SELECTED EXTRACT:
----
Tuesday, June 2, 2009

The Carolina Hurricanes - Is GM Jim Rutherford A Genius?

A little Point-Counterpoint here without the famous 'Jane, you ignorant slut' retort:

Arguments In Favor of Jim Rutherford Being a Genius

1. Trading Erik Cole for Joni Pitkanen. Kevin Lowe runs a leaky, incompetent ship up there in Edmonton, so I'm sure Rutherford was happy to take the call when Lowe wanted a big power forward who was a free agent in a year for a promising defenseman. Pitkanen's play is still up and down, but he is massively talented, and he's signed for two more seasons, unlike Cole who is UFA on July 1 of this year.

2. Trading Jack Johnson and Oleg Tverdovsky for Eric Belanger and Tim Gleason. Wags laughed at Rutherford's vengeful excommunication of 2006 3rd overall pick Jack Johnson when he refused to leave the University of Michigan to play for Carolina - evidently Mr. Johnson does not care for the four-lane nightmare of chain restuarants that is Raleigh, N.C. Rutherford shipped him out before he even showed up for a training camp, getting back a decent center and a solid young defender. Jack Johnson has since been plagued with injuries and been unremarkable as an LA King. Meanwhile, Belanger was completely unremarkable as a 'Cane, but Tim Gleason has been a steady defensive defensemen who also happens to lead all D men in penalties drawn, which leads into the next point:

3. Somehow managing to lead the league in power plays drawn every season. The 'Canes have finished in the top 3 every season since the lockout in total power plays. In the years where they went deep in the playoffs, their team was 28th and 27th in power plays against - in the seasons where they didn't make the playoffs, they were 19th and 14th. Whatever the case, the Canes are excellent at drawing penalties and don't take many of their own - they are so good at this that their general manager must be intentionally finding players who have this skill, as their proficiency dates back to well before the lockout.

4. Trading Mike Commodore and Cory Stillman for Joe Corvo and Patrick Eaves. In March of 2008, Rutherford decided he wasn't going to re-sign Mike Commodore or Cory Stillman, but he managed to ingeniously trade them for veteran players - Corvo was in the first year of a 3 year deal, and the Canes could hold Eaves's RFA rights until 2011. Eaves has been fairly underwhelming, but Joe Corvo has slid right in on the Carolina backline.

Reasons Why Jim Rutherford is Not a Genius

1. Signing Oleg Tverdovsky In The First Place. Tverdovsky's last NHL season was with New Jersey in 2002-03, where he was mostly terrible, but Rutherford looked at his play in the Russian league and decided to give him a whirl in the summer of 2005. Signing him was a low-risk move, except that he signed for 3 years and 7.5 million dollars. Oops. Tverdovsky is now back in the KHL after about 100 unremarkable NHL games, except that he once again piggybacked his way to a Stanley Cup.
----
SUPPLIED DATA:
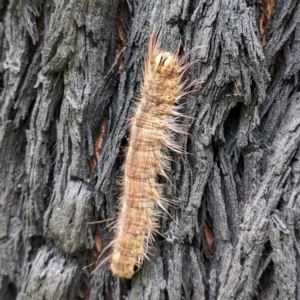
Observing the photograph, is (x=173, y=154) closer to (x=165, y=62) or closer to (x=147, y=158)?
(x=147, y=158)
----
GIVEN PROBLEM A:
Please explain, in one to three sentences, why the post about Jim Rutherford says signing Oleg Tverdovsky was not really a low-risk move.
GIVEN PROBLEM B:
In the Rutherford post, when does Erik Cole become an unrestricted free agent?

COMPLETE ANSWER A:
Signing him should have been low-risk, but Tverdovsky got a 3-year deal worth 7.5 million dollars. His last NHL season, with New Jersey in 2002-03, had been mostly terrible.

COMPLETE ANSWER B:
On July 1 of this year.